(Stored data)
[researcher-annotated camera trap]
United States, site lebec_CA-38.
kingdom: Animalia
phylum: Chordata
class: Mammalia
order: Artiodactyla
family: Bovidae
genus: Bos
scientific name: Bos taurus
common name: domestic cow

=== Activity ===
Go back to the data above and please quote exactly, and only, the lines from the line with "order: Artiodactyla" through its last line.

=== Output of the exercise ===
order: Artiodactyla
family: Bovidae
genus: Bos
scientific name: Bos taurus
common name: domestic cow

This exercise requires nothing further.